# [EXERCISE TEXT]
⟨

In a speech to the United Nations Thursday, President Obama galvanized world leaders to make the Ebola epidemic a priority, calling it a “growing threat” to global security.
“If this epidemic is not stopped, this disease could cause a humanitarian catastrophe across the region,” Obama told the UN. “In an era when regional crises can quickly become global threats, stopping Ebola is in the interests of the entire world.”
Since the outbreak began in March, global mobilization efforts to combat the epidemic have been severely delayed. Last week, Obama announced the deployment of 3,000 troops to Liberia to provide support to those fighting the disease. But with a new report from the CDC Wednesday suggesting a worst-case scenario of 1.4 million cases by January, a surge in support seems long overdue.
“We know from experience that the response to an outbreak of this magnitude needs to be both fast and sustained—like a marathon, but run at the pace of a sprint,” Obama told the UN. But with America in the midst of another battle abroad, the president seems anxious to enlist the help of other countries. “That’s only possible if every nation and every organization does its part. And everyone has to do more.”
In August, the World Health Organization declared the outbreak in West Africa an international health emergency, nearly six months after the initial case in Guinea. Current data from WHO, which the director calls a “vast underestimate,” stands at 2,917 deaths out of 6,263 cases of Ebola in West Africa. According to the CDC’s report Wednesday, the real numbers to be 2.5 times as high.
If global support has yet to curb the spread of the disease, it’s not for lack of trying.

⟩

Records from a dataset
⟨

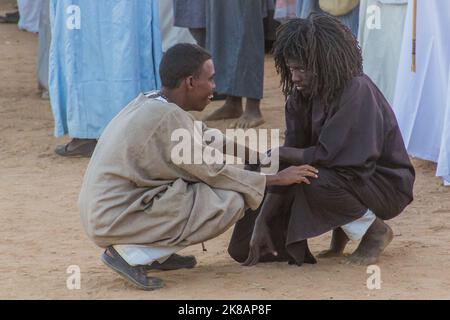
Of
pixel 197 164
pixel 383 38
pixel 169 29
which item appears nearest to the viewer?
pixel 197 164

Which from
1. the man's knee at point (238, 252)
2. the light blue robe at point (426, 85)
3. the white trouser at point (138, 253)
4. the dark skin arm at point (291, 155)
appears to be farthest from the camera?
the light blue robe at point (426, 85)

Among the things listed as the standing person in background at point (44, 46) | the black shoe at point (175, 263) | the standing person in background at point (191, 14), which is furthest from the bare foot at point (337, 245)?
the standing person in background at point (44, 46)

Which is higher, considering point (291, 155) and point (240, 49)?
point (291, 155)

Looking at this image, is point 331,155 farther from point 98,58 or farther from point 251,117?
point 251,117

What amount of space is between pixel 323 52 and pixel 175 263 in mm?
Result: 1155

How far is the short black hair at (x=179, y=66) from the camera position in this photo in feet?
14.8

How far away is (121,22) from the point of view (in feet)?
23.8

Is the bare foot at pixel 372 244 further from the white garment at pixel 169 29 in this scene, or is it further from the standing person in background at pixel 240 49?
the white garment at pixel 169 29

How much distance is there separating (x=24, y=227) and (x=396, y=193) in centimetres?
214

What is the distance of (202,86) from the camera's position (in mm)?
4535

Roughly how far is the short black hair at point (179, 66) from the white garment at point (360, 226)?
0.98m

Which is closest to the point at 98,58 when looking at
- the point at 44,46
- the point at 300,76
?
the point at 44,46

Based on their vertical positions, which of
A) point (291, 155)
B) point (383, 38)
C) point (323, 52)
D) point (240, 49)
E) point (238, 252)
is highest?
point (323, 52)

⟩

# [WORK REQUEST 1]
Answer the following questions using the text about the Ebola epidemic.
(a) How many troops did Obama announce would be deployed to Liberia?
(b) What worst-case number of cases by January did the CDC report suggest?
(c) In what month did the World Health Organization declare the outbreak an international health emergency?
# [WORK REQUEST 2]
Proceed with the text about the Ebola epidemic, picking up right after its final sentence.
The data above has no connection to the text about the Ebola epidemic.

# [EXERCISE ANSWER 1]
(a) 3,000 troops
(b) 1.4 million cases
(c) August

# [EXERCISE ANSWER 2]
Last Thursday, China pledged $33 million to UN emergency aid, after earlier sending $2 million to the World Health Organization and African Union. With more than 50 new Chinese scientists arriving last week in Sierra Leone, the country now has over 200 medical experts helping on the ground.
Responding to the outbreak last Friday, German Chancellor Angela Merkel announced a joint airlift with France to use base military planes to send supplies, a mobile clinic, and personnel. The planes, which will deliver 100 tons of supplies per day, will be bolstered by each country’s own treatment center—France’s in Guinea, Germany’s in Liberia.
The UK, too, is now an active player in the containment mission. But their pledge, to donate 700 beds to Sierra Leone in “the next few months,” is perhaps a perfect embodiment of the fatal flaw in the world’s response effort: timing. According to the CDC’s Wednesday report, the rate of deaths and cases in West Africa is doubling in as little as 30-day periods. At an emergency UN Security Council meeting on Ebola last week, WHO Director Margaret Chan claimed the speed with which the epidemic is growing is even faster, with the number of cases doubling “every two weeks.”
At the current rate with which the epidemic is moving—without a successful containment effort—there will be 8,000 cases of Ebola in Sierra Leone and Liberia by September 30 alone. Seven hundred beds may make a difference today, but in a “few months time,” the contribution will likely seem pathetic.
Obama appeared acutely aware of the magnitude of the situation, and the urgency with which immediate action is needed. “I want us to be clear: We are not moving fast enough. We are not doing enough. Right now, everybody has the best of intentions, but people are not putting in the kinds of resources that are necessary to put a stop to this epidemic,” he told world leaders. “There is still a significant gap between where we are and where we need to be.”
More contributions continue to flow in daily, including a pledge from the World Bank of $170 million (bringing their total support to $400 million), but the concern that it’s all too little, too late, is warranted. With the U.S. in the process of deploying thousands of troops to Liberia to the tune of hundreds of millions, the president says it is time the rest of the world step up.
“[The U.S.] can’t do this alone. Do not stand by thinking that somehow because of what we’ve done, it’s somehow taken care of,” said Obama. “It’s not.”